Il tend la photo du macchabée au tatouage d’aigle devant lui.

— C’était lui, le donneur de moelle osseuse de ta femme. Porté disparu deux jours avant toi. Et tu le savais. Ta femme l’a rencontré, tu connaissais son adresse. Ne devais-tu pas lui rendre visite, d’ailleurs ? Oh oui… Tu y es allé, effectivement, tu l’as ramené ici et tu l’as assassiné pour empêcher ta femme de se faire greffer. Seulement, il y a un truc qui a déconné. C’est toute… cette mise en scène que je ne comprends pas. Ce qui t’a poussé à t’enfermer ici, te mutiler les paumes, peler ton chien et manger de l’humain.

Je vais décrocher. J’ai soudain mal au front. Une douleur aiguë.

Je tombe.

Quand je rouvre les yeux, je suis dehors, assis contre un arbre, sur le tapis de neige. Le ciel est clair à présent, l’air frais me percute le visage et me fait du bien. Il me faut du temps pour me rendre compte de ce qui vient de se passer. Des révélations qui, les unes derrière les autres, m’entraînent sur les berges de la folie.

En face, le blockhaus me dévisage, du haut de ses murs gris et de ses meurtrières minuscules.
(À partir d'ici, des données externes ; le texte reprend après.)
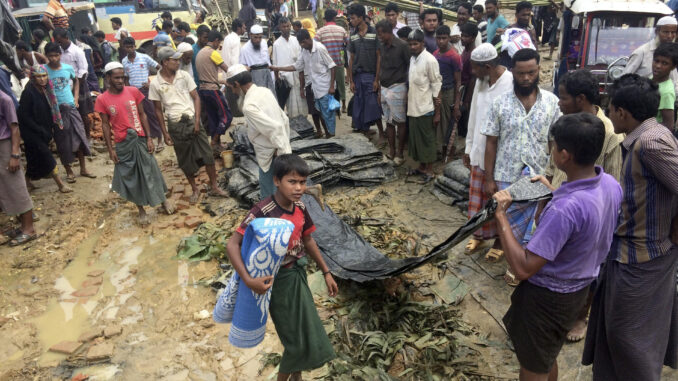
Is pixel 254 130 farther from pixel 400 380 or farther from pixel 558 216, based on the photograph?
pixel 558 216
Au-dessus, un avion déchire subitement le ciel. Ses réacteurs dévorent l’air et le propulsent dans les nuages. Une onde puissante secoue la forêt : le mur du son. Je sursaute et me recroqueville. Mes poignets sont toujours enserrés dans des menottes. Le cliquetis de chaîne me vrille les tympans.

— Encore un éboulement ?

Je tourne la tête. Le psychiatre s’accroupit devant moi et me tend un gobelet. Les policiers se tiennent autour, ils fument et discutent entre eux. Le docteur lève le menton au ciel.

— Il y a une base aérienne, pas loin. Au fond d’un blockhaus, on pourrait aisément croire qu’à chaque passage il s’agit d’éboulements…

Je porte le café brûlant à mes lèvres et bois une gorgée. Ça me fait tellement de bien, à l’intérieur.

— Je ne suis pas fou. Cette histoire d’assurance-vie est totalement insensée. Jamais, jamais je n’y ai pensé une seule fois. Je n’ai pas tué cet homme.

— Mais vous l’avez mangé. Peut-être est-ce lui que vous avez pris pour Michel ?

— Jamais de la vie.

— Vous êtes-vous demandé une seule fois si les personnages présents dans ce gouffre pouvaient ne pas exister ?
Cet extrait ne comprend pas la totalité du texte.